▸ **Your goal**: Extract the data exactly, missing nothing.

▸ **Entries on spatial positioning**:

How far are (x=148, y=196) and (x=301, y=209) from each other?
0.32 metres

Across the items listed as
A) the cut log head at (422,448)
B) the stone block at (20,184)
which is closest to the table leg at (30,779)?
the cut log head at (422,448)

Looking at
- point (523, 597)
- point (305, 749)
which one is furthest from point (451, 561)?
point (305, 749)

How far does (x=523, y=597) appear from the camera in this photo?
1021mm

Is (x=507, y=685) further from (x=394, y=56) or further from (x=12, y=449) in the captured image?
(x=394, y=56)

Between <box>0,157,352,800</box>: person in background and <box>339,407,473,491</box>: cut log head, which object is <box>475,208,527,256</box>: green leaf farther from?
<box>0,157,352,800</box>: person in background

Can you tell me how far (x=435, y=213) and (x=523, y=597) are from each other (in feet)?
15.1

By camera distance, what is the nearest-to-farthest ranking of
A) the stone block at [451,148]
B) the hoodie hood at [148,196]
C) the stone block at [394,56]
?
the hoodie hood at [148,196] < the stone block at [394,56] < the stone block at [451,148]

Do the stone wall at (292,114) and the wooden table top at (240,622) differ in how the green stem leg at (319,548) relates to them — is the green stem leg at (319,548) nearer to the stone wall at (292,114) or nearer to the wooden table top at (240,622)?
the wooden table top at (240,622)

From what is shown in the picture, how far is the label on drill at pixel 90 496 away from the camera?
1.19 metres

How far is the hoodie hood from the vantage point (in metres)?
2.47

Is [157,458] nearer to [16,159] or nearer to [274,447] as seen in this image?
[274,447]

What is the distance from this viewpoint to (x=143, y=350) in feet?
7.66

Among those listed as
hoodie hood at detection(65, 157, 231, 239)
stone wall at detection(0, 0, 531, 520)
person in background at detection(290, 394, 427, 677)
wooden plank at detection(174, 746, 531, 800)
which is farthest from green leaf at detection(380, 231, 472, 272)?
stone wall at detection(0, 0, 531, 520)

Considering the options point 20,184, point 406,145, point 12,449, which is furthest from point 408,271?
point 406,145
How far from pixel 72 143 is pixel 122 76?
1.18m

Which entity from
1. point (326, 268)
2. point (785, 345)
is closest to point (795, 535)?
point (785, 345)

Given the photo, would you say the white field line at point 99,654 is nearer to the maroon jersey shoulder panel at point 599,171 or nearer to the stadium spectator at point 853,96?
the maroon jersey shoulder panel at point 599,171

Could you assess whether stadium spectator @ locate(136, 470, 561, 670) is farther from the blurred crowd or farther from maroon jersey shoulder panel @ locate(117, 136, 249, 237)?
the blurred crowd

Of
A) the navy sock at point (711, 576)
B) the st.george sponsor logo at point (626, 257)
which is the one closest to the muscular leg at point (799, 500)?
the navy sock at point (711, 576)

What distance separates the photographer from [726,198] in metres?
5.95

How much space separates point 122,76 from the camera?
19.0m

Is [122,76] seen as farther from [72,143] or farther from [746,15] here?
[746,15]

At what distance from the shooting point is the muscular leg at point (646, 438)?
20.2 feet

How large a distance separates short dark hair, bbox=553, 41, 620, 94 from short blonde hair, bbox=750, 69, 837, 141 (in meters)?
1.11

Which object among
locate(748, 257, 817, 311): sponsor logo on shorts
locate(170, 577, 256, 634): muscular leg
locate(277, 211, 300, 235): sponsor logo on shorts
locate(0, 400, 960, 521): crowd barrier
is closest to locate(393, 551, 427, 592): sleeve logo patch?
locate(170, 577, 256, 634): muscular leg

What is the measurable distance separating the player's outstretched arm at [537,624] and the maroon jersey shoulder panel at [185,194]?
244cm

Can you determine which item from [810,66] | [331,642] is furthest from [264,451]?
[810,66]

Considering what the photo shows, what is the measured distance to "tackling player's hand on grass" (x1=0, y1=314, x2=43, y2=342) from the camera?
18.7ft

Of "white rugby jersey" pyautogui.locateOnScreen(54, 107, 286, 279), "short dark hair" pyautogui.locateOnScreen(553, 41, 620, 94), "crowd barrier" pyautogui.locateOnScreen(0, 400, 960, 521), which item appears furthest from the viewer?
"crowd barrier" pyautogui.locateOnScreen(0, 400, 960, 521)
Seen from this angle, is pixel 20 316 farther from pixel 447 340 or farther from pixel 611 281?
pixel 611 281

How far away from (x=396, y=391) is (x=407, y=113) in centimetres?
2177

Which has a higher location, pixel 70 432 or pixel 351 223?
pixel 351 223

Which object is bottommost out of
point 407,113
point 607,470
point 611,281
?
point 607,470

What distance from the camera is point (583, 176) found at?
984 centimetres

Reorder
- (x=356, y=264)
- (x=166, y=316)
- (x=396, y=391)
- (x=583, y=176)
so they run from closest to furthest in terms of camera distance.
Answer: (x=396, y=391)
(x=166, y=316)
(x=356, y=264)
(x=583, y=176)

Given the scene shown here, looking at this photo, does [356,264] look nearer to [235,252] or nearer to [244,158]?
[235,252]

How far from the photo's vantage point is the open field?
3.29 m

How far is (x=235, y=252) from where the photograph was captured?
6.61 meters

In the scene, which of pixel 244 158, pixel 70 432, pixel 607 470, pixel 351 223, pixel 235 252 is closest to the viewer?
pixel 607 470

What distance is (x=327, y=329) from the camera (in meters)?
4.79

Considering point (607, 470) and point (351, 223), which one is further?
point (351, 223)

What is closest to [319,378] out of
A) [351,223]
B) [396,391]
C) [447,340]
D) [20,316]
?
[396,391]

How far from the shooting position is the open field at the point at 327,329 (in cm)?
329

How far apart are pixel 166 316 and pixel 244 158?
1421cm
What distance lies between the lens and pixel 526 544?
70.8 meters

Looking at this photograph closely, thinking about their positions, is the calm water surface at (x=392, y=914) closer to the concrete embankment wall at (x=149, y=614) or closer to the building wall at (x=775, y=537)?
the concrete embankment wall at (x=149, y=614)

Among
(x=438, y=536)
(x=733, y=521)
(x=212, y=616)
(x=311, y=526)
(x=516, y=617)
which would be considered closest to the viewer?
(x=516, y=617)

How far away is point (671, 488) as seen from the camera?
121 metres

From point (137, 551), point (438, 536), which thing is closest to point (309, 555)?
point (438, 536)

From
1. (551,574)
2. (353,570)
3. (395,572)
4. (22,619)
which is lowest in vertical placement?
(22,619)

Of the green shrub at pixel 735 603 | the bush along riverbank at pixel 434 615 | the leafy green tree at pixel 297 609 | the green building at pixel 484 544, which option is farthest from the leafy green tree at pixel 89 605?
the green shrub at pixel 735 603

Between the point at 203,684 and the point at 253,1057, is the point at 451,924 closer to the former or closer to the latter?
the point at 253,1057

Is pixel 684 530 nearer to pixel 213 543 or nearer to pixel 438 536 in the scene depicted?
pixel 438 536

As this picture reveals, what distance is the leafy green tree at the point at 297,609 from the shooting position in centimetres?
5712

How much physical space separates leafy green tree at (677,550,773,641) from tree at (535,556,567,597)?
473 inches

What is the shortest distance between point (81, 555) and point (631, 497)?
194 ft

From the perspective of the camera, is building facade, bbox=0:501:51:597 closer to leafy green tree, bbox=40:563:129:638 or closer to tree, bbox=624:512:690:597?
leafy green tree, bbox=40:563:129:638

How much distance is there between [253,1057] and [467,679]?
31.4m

▸ **Finished answer**:
How far are (x=148, y=196) and (x=301, y=209) from each other?
0.32 metres

Across the items listed as
A) the cut log head at (422,448)
B) the stone block at (20,184)
which is closest to the table leg at (30,779)?
the cut log head at (422,448)

Looking at
- point (523, 597)
- point (305, 749)
which one is furthest from point (451, 561)?
point (305, 749)

How far does (x=523, y=597) appear from the camera in this photo?
1021mm

Is (x=507, y=685) further from (x=394, y=56) or further from (x=12, y=449) in the captured image?
(x=394, y=56)

Between <box>0,157,352,800</box>: person in background and <box>339,407,473,491</box>: cut log head, which object is <box>475,208,527,256</box>: green leaf farther from?
<box>0,157,352,800</box>: person in background

Can you tell me how far (x=435, y=213) and (x=523, y=597) are from each other (in feet)?
15.1

By camera distance, what is the nearest-to-farthest ranking of
A) the stone block at [451,148]
B) the hoodie hood at [148,196]
C) the stone block at [394,56]
?
the hoodie hood at [148,196] < the stone block at [394,56] < the stone block at [451,148]

Do the stone wall at (292,114) and the wooden table top at (240,622) differ in how the green stem leg at (319,548) relates to them — is the green stem leg at (319,548) nearer to the stone wall at (292,114) or nearer to the wooden table top at (240,622)?
the wooden table top at (240,622)

From what is shown in the picture, how far is the label on drill at pixel 90 496 away from the camera?
1.19 metres

How far is the hoodie hood from the vantage point (in metres)?
2.47

Is [157,458] nearer to [16,159] or nearer to [274,447] as seen in this image?
[274,447]

What is the distance from this viewpoint to (x=143, y=350) in feet?
7.66

Among those listed as
hoodie hood at detection(65, 157, 231, 239)
stone wall at detection(0, 0, 531, 520)
person in background at detection(290, 394, 427, 677)
wooden plank at detection(174, 746, 531, 800)
which is farthest from green leaf at detection(380, 231, 472, 272)?
stone wall at detection(0, 0, 531, 520)

Considering the options point 20,184, point 406,145, point 12,449, which is furthest from point 408,271?
point 406,145
How far from pixel 72 143 is pixel 122 76?
1.18m

Which entity from
1. point (326, 268)
2. point (785, 345)
is closest to point (795, 535)?
point (785, 345)

Given the photo, would you say the white field line at point 99,654 is nearer to the maroon jersey shoulder panel at point 599,171 or nearer to the stadium spectator at point 853,96?
the maroon jersey shoulder panel at point 599,171

Could you assess whether stadium spectator @ locate(136, 470, 561, 670) is farther from the blurred crowd or farther from maroon jersey shoulder panel @ locate(117, 136, 249, 237)?
the blurred crowd

Of
A) the navy sock at point (711, 576)
B) the st.george sponsor logo at point (626, 257)
which is the one closest to the muscular leg at point (799, 500)?
the navy sock at point (711, 576)

What distance separates the photographer from [726,198] in metres?
5.95

How much space separates point 122,76 from the camera?
19.0m

Is [122,76] seen as farther from [72,143] or farther from [746,15] here?
[746,15]

At what distance from the shooting point is the muscular leg at point (646, 438)?
20.2 feet

How large a distance separates short dark hair, bbox=553, 41, 620, 94 from short blonde hair, bbox=750, 69, 837, 141 (in meters)?
1.11

Which object among
locate(748, 257, 817, 311): sponsor logo on shorts
locate(170, 577, 256, 634): muscular leg
locate(277, 211, 300, 235): sponsor logo on shorts
locate(0, 400, 960, 521): crowd barrier
is closest to locate(393, 551, 427, 592): sleeve logo patch?
locate(170, 577, 256, 634): muscular leg

What is the measurable distance separating the player's outstretched arm at [537,624] and the maroon jersey shoulder panel at [185,194]?
244cm

Can you determine which item from [810,66] | [331,642] is furthest from [264,451]?
[810,66]

Considering what the photo shows, what is the measured distance to "tackling player's hand on grass" (x1=0, y1=314, x2=43, y2=342) from the camera?
18.7ft

Of "white rugby jersey" pyautogui.locateOnScreen(54, 107, 286, 279), "short dark hair" pyautogui.locateOnScreen(553, 41, 620, 94), "crowd barrier" pyautogui.locateOnScreen(0, 400, 960, 521), which item appears furthest from the viewer?
"crowd barrier" pyautogui.locateOnScreen(0, 400, 960, 521)
Seen from this angle, is pixel 20 316 farther from pixel 447 340 or farther from pixel 611 281?
pixel 611 281

How far away from (x=396, y=391) is (x=407, y=113) in centimetres?
2177

Which has a higher location, pixel 70 432 or pixel 351 223?
pixel 351 223

Which object is bottommost out of
point 407,113
point 607,470
point 611,281
?
point 607,470

What distance from the camera is point (583, 176) found at?
984 centimetres

Reorder
- (x=356, y=264)
- (x=166, y=316)
- (x=396, y=391)
- (x=583, y=176)
so they run from closest to furthest in terms of camera distance.
Answer: (x=396, y=391)
(x=166, y=316)
(x=356, y=264)
(x=583, y=176)

Given the scene shown here, looking at this photo, does [356,264] look nearer to [235,252] or nearer to [244,158]?
[235,252]

How far from the photo's vantage point is the open field?
3.29 m

How far is (x=235, y=252) from where the photograph was captured?
6.61 meters

In the scene, which of pixel 244 158, pixel 70 432, pixel 607 470, pixel 351 223, pixel 235 252 is closest to the viewer?
pixel 607 470

What distance is (x=327, y=329) from the camera (in meters)?
4.79

Considering point (607, 470) and point (351, 223), which one is further?
point (351, 223)

What is closest to [319,378] out of
A) [351,223]
B) [396,391]
C) [447,340]
D) [20,316]
?
[396,391]

How far from the shooting position is the open field at the point at 327,329 (in cm)?
329

How far apart are pixel 166 316 and pixel 244 158?
1421cm
What distance lies between the lens and pixel 526 544?
70.8 meters

Looking at this photograph closely, thinking about their positions, is the calm water surface at (x=392, y=914) closer to the concrete embankment wall at (x=149, y=614) or closer to the building wall at (x=775, y=537)?
the concrete embankment wall at (x=149, y=614)

Among
(x=438, y=536)
(x=733, y=521)
(x=212, y=616)
(x=311, y=526)
(x=516, y=617)
which would be considered closest to the viewer?
(x=516, y=617)

How far away is point (671, 488) as seen from the camera?
121 metres

From point (137, 551), point (438, 536), which thing is closest to point (309, 555)?
point (438, 536)

From
1. (551,574)
2. (353,570)
3. (395,572)
4. (22,619)
which is lowest in vertical placement?
(22,619)

Of the green shrub at pixel 735 603 | the bush along riverbank at pixel 434 615 | the leafy green tree at pixel 297 609 | the green building at pixel 484 544, which option is farthest from the leafy green tree at pixel 89 605?
the green shrub at pixel 735 603

Between the point at 203,684 and the point at 253,1057, is the point at 451,924 closer to the former or closer to the latter?
the point at 253,1057

Is pixel 684 530 nearer to pixel 213 543 or nearer to pixel 438 536 in the scene depicted?
pixel 438 536

As this picture reveals, what distance is the leafy green tree at the point at 297,609 from the shooting position in centimetres?
5712

How much physical space separates leafy green tree at (677,550,773,641) from tree at (535,556,567,597)?
473 inches

What is the shortest distance between point (81, 555) and point (631, 497)?
194 ft

From the perspective of the camera, is building facade, bbox=0:501:51:597 closer to leafy green tree, bbox=40:563:129:638 or closer to tree, bbox=624:512:690:597?
leafy green tree, bbox=40:563:129:638

How much distance is there between [253,1057] and [467,679]?
31.4m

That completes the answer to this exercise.